The National Credit Union Administration is warning all Credit Unions about malicious hackers and a low tech attack by mailing branches CDs with malware on them.
Using a somewhat dated but still effective Social Engineering attack, a package designed to look as though it was mailed by the NCUA is sent to the branch. The package contains CDs with the attacker’s malware on it, and an accompanying letter (PDF) which informs the branches, ironically, about phishing scams. The letter directs the personnel to review the “training material” on the enclosed CD. Once branch employees proceed as directed, the malware is executed and gives the attackers access to the branch computer systems. Credit Unions seem to be targeted because they tend to be smaller local associations rather then larger banks with higher budgets for computer security.
When people think computer security, they usually envision high tech systems comprising of long passwords, expensive hardware, and updating software with the latest security patches.
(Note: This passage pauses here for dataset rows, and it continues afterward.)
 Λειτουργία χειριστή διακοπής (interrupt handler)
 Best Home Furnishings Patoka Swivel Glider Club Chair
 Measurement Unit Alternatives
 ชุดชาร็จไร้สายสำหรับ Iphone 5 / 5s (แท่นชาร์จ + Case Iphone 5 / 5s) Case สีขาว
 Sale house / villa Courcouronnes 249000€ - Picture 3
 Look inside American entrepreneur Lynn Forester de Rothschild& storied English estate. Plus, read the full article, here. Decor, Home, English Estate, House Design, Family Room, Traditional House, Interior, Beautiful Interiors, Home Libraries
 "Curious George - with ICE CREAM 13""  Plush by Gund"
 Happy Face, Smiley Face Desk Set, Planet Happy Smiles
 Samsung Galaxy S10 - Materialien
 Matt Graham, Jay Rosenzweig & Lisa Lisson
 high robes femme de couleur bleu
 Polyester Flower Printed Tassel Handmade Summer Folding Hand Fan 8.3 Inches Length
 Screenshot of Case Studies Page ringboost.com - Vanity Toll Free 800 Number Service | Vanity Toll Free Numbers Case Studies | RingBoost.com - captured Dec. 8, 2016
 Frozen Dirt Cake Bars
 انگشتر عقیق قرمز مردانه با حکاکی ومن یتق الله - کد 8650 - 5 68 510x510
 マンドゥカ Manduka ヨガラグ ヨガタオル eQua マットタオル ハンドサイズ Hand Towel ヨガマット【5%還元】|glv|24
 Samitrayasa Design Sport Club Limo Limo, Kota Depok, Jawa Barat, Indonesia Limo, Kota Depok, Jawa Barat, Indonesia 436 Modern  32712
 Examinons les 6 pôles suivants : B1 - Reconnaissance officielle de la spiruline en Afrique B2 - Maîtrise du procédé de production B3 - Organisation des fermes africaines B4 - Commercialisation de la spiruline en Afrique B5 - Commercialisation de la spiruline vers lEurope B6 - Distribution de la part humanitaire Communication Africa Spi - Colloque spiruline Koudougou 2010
However, as famed social engineer and hacker Kevin Mitnick once said, “There is no patch for stupidity”.
[via threat post]
I think a simple low tech attack would be a gun. Or a knife. all depending. Maybe if the cd’s were distributed by an arduino controlled system or something it would be much more impressive. Definitely needs more arduinos though.
I concur, The least they could do is put the instructions on an arduino with a lcd screen.
And instead of a cd, an arduino with a usb cord that will install the malware.
Not to mention the arduino controlled labeling machine.
Im sure they could find a few more ways to add arduinos to the batch.
lol @ no patch for stupid. :)
no patch for arduinos
or as ron white would say, you can’t fix stupid.
I was the first one who thought they should have used arduinos!
so does the malware work on arduino
i invented the arduino
DILDUINOS ARE THE SRC OF LIFE
This was later noted to be a sanctioned Pen Test, though its nice to see how the company reacted to it.
The article does not mention to what extend the attack depended on autoplay or on executing the “training program”.
I always recommend turning OFF autoplay when I have a machine at hand.
^ an arduino will fix that
Who is better an arduino o a Terminator?
Let me guess, when they pop in the CD it says “Do put unverified cds into company computers.”
My question is why the hell do the computers hooked up to the bank’s accounting system even HAVE cd roms for?!? Sounds like a fail at the IT level to me…
infected PCs must tweet once successfully infected. design fail.
Any bank that has autorun enabled on any computer in the building should be closed down, all the people fired on the spot and blacklisted to not work in any such organization for 10 years.
At the minimum.
Might seem tough but come on it’s 2009 and you simply cannot let such a thing happen and brush it off.
I agree that there’s no patch for stupidity. We just need to be more careful so we are not the one who will face the consequences.